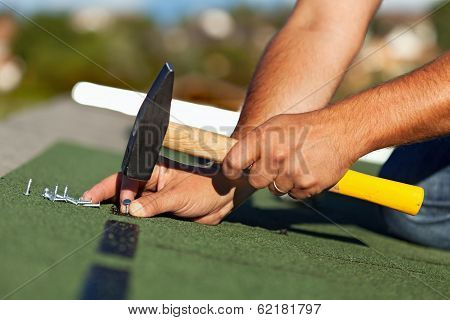 Man Hands Fastening Bitumen Roof Shingles
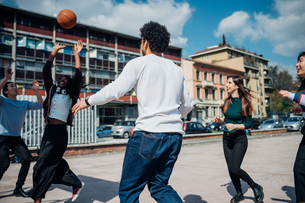 Young female and male adult friends playing basketball on city courtの写真素材 [FYI03623107]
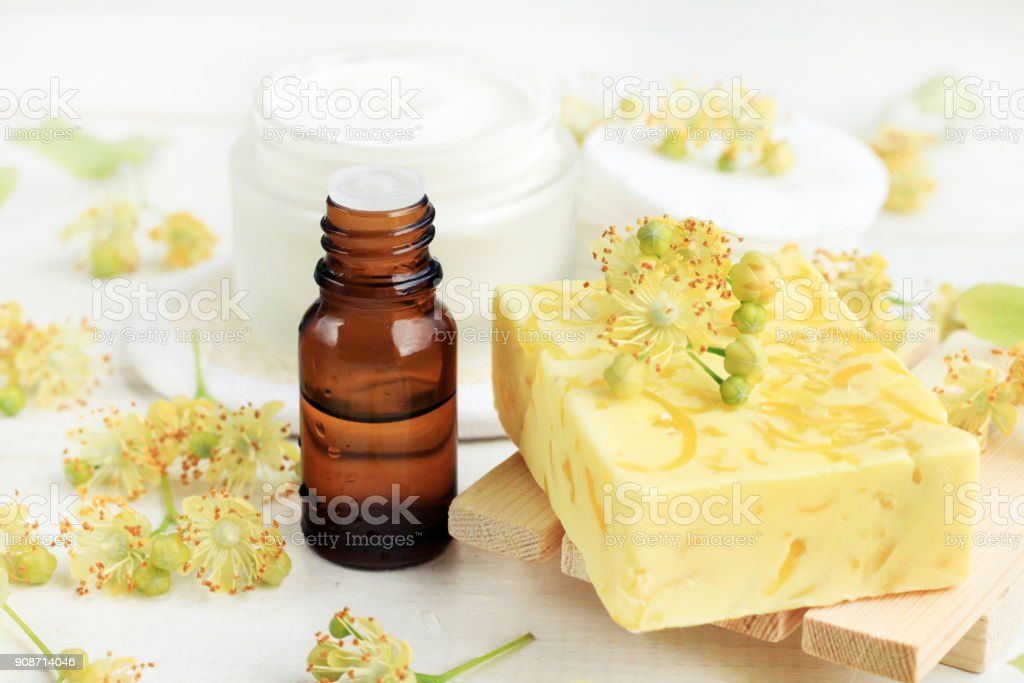 Yellow Bar of soap handmade with lime blossom, aromatic essential oils stock photo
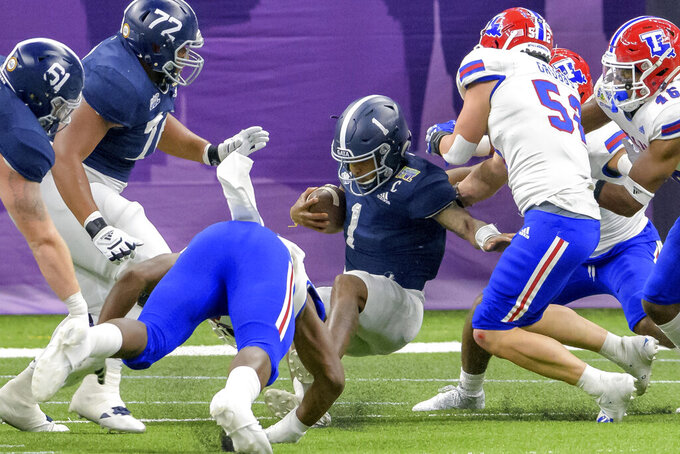 Georgia Southern quarterback Shai Werts (1) scores a touchdown against Louisiana Tech linebacker Tyler Grubbs (52) during the New Orleans Bowl NCAA college football game in New Orleans, Wednesday, Dec. 23, 2020. (AP Photo/Matthew Hinton)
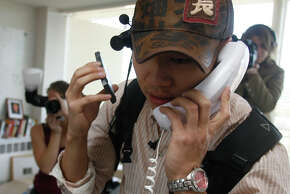 Justin Kan does a telephone interview with a Los Angeles TV station as he streams his life in 2007.
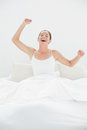 Cheerful woman yawning while stretching arms in bed young her at home Stock Image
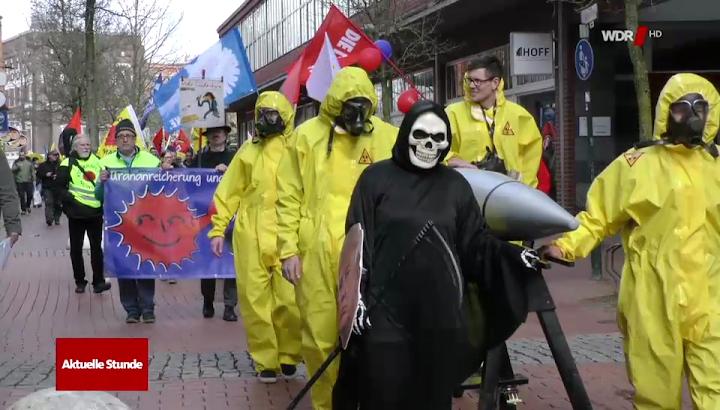 Als Strahlenschützer und Tod verkleidete Ostermarschierer:innen mit Bombenattrappe.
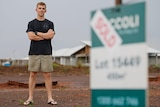 A 24-year-old man stands with his arms folded, smiling on his newly purchased block of land. A sold sign is at the forefront.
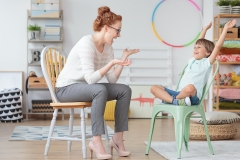 Child psychologist and young kid with ADHD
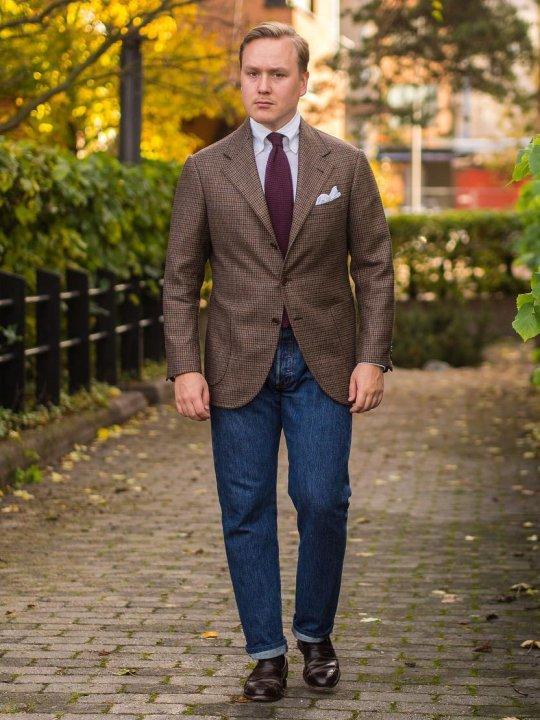 Vyras vilki rudą švarką ir mėlynus džinsus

##########

Transcribe all the material exactly; skip every image.

• _RESPONSE_:
 Man Hands Fastening Bitumen Roof Shingles
 Young female and male adult friends playing basketball on city courtの写真素材 [FYI03623107]
 Yellow Bar of soap handmade with lime blossom, aromatic essential oils stock photo
 Georgia Southern quarterback Shai Werts (1) scores a touchdown against Louisiana Tech linebacker Tyler Grubbs (52) during the New Orleans Bowl NCAA college football game in New Orleans, Wednesday, Dec. 23, 2020. (AP Photo/Matthew Hinton)
 Justin Kan does a telephone interview with a Los Angeles TV station as he streams his life in 2007.
 Cheerful woman yawning while stretching arms in bed young her at home Stock Image
 Als Strahlenschützer und Tod verkleidete Ostermarschierer:innen mit Bombenattrappe.
 A 24-year-old man stands with his arms folded, smiling on his newly purchased block of land. A sold sign is at the forefront.
 Child psychologist and young kid with ADHD
 Vyras vilki rudą švarką ir mėlynus džinsus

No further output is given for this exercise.